### YOUR ASSIGNMENT:
The required output is the exact run of lines below that opens at the line with "common name: gemsbok" and closes at the line with "scientific name: Mustela erminea".

### ENTRIES PROVIDED:
^^^^
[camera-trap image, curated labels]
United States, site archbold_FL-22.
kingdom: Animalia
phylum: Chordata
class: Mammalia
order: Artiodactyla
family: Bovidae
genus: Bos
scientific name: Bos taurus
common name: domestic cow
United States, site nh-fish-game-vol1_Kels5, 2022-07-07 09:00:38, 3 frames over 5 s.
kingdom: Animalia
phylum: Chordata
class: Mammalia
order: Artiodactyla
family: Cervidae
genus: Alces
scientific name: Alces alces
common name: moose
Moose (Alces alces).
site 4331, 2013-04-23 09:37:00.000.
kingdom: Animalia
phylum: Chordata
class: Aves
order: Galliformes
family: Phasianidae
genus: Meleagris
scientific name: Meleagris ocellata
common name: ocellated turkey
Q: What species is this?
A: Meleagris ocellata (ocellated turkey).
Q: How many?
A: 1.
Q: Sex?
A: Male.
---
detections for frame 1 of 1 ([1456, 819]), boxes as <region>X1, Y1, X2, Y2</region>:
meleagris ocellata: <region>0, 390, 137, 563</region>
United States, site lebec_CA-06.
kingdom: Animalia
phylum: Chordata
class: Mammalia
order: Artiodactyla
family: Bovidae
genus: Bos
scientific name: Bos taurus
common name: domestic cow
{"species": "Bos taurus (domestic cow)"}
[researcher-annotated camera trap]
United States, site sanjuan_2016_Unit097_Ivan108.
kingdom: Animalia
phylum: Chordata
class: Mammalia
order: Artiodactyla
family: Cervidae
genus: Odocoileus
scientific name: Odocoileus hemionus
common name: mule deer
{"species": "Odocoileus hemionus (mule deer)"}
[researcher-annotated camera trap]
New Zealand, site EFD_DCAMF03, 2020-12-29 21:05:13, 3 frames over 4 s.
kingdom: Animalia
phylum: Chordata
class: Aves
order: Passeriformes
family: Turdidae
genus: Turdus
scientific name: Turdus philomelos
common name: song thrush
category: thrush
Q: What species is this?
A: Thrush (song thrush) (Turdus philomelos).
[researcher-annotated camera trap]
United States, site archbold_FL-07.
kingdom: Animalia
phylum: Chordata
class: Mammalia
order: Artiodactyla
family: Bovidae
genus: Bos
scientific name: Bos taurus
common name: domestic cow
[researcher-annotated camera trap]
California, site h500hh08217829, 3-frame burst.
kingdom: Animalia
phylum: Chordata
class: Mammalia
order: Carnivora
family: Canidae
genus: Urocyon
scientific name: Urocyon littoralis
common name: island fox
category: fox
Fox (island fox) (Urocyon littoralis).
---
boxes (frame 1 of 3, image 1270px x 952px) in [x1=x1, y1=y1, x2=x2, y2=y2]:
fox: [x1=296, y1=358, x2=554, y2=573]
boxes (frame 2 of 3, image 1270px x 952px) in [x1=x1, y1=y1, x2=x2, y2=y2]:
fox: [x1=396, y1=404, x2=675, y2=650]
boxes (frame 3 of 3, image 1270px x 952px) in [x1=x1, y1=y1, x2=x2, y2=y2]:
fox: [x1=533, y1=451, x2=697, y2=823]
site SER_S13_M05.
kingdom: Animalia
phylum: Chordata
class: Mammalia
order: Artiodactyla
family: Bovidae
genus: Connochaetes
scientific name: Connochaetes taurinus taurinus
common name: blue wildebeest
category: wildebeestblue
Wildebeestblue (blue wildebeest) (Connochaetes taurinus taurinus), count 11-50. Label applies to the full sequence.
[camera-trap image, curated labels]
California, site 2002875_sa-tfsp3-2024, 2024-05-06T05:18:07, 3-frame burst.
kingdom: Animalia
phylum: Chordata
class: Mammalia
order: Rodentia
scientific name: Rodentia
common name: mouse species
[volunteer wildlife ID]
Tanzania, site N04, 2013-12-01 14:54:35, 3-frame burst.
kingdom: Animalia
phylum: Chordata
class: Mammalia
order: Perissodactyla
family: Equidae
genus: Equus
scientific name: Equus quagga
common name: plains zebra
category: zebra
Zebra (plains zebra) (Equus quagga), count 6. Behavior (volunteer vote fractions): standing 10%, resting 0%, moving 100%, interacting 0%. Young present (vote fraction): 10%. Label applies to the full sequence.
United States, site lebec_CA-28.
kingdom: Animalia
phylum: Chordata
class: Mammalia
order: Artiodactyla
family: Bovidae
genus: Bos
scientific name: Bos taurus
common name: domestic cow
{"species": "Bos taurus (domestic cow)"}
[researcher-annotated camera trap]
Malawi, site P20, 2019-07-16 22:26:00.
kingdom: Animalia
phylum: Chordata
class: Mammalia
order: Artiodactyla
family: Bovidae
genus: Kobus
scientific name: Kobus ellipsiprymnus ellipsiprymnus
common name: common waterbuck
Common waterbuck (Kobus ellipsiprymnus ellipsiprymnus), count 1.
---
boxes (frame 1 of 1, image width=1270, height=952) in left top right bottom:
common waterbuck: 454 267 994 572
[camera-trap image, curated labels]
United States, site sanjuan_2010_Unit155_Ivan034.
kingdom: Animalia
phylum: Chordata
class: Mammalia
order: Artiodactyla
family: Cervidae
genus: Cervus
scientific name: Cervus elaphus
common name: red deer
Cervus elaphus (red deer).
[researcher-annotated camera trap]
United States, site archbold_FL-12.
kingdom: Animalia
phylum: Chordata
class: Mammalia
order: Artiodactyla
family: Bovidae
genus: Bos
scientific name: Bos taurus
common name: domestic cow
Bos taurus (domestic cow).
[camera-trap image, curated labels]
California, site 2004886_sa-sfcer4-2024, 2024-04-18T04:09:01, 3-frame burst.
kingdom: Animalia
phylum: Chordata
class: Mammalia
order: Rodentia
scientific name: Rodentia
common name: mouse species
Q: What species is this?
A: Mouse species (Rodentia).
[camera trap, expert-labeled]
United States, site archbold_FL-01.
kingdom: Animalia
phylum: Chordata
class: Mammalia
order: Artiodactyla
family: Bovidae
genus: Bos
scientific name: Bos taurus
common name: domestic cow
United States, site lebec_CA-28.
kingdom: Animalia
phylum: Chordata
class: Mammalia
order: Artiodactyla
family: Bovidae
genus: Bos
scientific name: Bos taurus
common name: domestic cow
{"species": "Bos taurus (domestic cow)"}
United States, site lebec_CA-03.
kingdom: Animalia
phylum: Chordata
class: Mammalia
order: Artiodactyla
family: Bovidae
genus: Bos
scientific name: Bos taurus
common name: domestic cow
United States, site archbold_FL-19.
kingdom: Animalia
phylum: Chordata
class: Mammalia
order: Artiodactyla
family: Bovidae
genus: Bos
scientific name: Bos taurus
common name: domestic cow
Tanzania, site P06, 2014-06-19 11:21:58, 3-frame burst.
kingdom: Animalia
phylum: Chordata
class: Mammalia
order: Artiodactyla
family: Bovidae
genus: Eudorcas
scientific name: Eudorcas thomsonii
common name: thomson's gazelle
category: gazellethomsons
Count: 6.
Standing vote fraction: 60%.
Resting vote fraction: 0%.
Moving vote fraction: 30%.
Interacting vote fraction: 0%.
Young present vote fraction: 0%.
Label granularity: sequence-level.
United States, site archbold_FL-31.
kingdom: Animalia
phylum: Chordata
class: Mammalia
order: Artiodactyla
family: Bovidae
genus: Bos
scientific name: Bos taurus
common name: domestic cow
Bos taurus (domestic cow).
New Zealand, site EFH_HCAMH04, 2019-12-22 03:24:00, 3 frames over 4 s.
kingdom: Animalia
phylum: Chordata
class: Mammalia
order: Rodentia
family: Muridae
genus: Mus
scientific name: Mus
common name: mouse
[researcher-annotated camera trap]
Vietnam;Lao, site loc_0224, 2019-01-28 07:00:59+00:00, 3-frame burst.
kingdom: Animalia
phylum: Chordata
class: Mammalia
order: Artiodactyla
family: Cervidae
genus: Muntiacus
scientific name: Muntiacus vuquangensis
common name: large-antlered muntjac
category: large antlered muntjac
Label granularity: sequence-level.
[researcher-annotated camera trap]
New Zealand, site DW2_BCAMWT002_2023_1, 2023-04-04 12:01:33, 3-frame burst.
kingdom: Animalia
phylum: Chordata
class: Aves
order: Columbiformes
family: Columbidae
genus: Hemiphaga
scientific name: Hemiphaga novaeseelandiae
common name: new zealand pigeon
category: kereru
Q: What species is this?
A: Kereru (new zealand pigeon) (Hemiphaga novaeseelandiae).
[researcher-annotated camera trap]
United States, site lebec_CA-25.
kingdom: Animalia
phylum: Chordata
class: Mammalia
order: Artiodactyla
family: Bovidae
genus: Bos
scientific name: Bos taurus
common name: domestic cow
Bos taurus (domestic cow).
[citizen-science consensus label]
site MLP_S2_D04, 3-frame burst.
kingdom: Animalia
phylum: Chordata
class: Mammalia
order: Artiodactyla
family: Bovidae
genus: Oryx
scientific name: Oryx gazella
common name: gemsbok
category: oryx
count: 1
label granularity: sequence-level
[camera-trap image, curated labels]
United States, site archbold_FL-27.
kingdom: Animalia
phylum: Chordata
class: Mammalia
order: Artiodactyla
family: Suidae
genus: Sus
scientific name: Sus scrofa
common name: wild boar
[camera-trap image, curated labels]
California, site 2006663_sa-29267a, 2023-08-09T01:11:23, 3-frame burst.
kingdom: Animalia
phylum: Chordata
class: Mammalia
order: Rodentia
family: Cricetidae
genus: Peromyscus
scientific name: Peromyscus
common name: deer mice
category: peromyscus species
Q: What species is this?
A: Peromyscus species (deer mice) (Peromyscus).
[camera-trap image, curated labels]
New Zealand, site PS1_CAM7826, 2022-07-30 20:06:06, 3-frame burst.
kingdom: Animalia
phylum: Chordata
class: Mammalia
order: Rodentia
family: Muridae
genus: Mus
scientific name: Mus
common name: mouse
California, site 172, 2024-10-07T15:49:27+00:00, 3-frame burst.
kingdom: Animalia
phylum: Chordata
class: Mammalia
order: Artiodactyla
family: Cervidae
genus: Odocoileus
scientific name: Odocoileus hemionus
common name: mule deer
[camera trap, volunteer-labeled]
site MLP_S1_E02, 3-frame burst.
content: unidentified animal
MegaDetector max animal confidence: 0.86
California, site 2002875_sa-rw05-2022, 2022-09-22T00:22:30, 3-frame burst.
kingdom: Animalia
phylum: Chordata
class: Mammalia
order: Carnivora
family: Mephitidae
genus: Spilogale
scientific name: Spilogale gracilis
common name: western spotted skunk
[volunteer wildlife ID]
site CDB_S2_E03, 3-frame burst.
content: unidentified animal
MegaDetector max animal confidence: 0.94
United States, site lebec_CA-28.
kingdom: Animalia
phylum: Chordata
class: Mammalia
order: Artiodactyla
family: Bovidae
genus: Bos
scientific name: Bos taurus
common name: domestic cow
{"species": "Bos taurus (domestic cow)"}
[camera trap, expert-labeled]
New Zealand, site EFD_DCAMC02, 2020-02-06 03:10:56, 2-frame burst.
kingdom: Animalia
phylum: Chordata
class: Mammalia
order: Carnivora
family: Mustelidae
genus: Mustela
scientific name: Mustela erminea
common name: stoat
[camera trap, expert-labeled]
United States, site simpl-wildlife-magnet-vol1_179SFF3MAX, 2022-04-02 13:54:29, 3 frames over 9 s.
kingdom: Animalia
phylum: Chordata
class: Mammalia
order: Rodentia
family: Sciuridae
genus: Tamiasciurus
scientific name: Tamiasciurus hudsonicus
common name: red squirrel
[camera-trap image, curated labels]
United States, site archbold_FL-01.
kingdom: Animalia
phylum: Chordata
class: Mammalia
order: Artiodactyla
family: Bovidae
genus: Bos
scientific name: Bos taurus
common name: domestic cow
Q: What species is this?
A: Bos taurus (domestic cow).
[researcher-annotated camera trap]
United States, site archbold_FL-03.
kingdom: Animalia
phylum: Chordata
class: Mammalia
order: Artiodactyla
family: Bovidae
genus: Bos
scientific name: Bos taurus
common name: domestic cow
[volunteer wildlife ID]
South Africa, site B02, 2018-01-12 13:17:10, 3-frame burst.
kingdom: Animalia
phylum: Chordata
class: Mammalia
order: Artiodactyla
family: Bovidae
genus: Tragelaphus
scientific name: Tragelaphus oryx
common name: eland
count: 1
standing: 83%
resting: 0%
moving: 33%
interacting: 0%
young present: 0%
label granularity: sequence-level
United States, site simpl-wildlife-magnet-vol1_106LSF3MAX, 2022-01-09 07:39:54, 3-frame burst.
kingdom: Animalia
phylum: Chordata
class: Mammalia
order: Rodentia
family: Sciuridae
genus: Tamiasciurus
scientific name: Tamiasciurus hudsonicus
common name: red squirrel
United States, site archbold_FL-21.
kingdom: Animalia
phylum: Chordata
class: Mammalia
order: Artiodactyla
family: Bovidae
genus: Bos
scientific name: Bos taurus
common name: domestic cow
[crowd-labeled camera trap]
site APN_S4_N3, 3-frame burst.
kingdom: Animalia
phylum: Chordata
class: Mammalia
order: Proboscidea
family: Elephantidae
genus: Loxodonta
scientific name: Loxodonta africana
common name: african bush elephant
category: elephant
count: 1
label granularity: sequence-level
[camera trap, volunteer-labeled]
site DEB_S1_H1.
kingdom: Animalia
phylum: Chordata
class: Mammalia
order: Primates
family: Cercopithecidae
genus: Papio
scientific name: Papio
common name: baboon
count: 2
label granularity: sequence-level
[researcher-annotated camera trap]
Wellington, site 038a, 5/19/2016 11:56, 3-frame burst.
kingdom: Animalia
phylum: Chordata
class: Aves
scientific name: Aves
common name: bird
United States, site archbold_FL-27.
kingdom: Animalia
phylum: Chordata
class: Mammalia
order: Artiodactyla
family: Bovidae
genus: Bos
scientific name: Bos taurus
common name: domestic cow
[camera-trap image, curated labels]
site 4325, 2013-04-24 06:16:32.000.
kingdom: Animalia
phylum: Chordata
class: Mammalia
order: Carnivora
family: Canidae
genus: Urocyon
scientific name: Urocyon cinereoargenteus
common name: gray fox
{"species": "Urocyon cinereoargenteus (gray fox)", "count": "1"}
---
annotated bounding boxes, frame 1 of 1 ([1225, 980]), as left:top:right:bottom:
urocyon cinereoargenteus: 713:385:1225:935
^^^^
### REPLY:
common name: gemsbok
category: oryx
count: 1
label granularity: sequence-level
[camera-trap image, curated labels]
United States, site archbold_FL-27.
kingdom: Animalia
phylum: Chordata
class: Mammalia
order: Artiodactyla
family: Suidae
genus: Sus
scientific name: Sus scrofa
common name: wild boar
[camera-trap image, curated labels]
California, site 2006663_sa-29267a, 2023-08-09T01:11:23, 3-frame burst.
kingdom: Animalia
phylum: Chordata
class: Mammalia
order: Rodentia
family: Cricetidae
genus: Peromyscus
scientific name: Peromyscus
common name: deer mice
category: peromyscus species
Q: What species is this?
A: Peromyscus species (deer mice) (Peromyscus).
[camera-trap image, curated labels]
New Zealand, site PS1_CAM7826, 2022-07-30 20:06:06, 3-frame burst.
kingdom: Animalia
phylum: Chordata
class: Mammalia
order: Rodentia
family: Muridae
genus: Mus
scientific name: Mus
common name: mouse
California, site 172, 2024-10-07T15:49:27+00:00, 3-frame burst.
kingdom: Animalia
phylum: Chordata
class: Mammalia
order: Artiodactyla
family: Cervidae
genus: Odocoileus
scientific name: Odocoileus hemionus
common name: mule deer
[camera trap, volunteer-labeled]
site MLP_S1_E02, 3-frame burst.
content: unidentified animal
MegaDetector max animal confidence: 0.86
California, site 2002875_sa-rw05-2022, 2022-09-22T00:22:30, 3-frame burst.
kingdom: Animalia
phylum: Chordata
class: Mammalia
order: Carnivora
family: Mephitidae
genus: Spilogale
scientific name: Spilogale gracilis
common name: western spotted skunk
[volunteer wildlife ID]
site CDB_S2_E03, 3-frame burst.
content: unidentified animal
MegaDetector max animal confidence: 0.94
United States, site lebec_CA-28.
kingdom: Animalia
phylum: Chordata
class: Mammalia
order: Artiodactyla
family: Bovidae
genus: Bos
scientific name: Bos taurus
common name: domestic cow
{"species": "Bos taurus (domestic cow)"}
[camera trap, expert-labeled]
New Zealand, site EFD_DCAMC02, 2020-02-06 03:10:56, 2-frame burst.
kingdom: Animalia
phylum: Chordata
class: Mammalia
order: Carnivora
family: Mustelidae
genus: Mustela
scientific name: Mustela erminea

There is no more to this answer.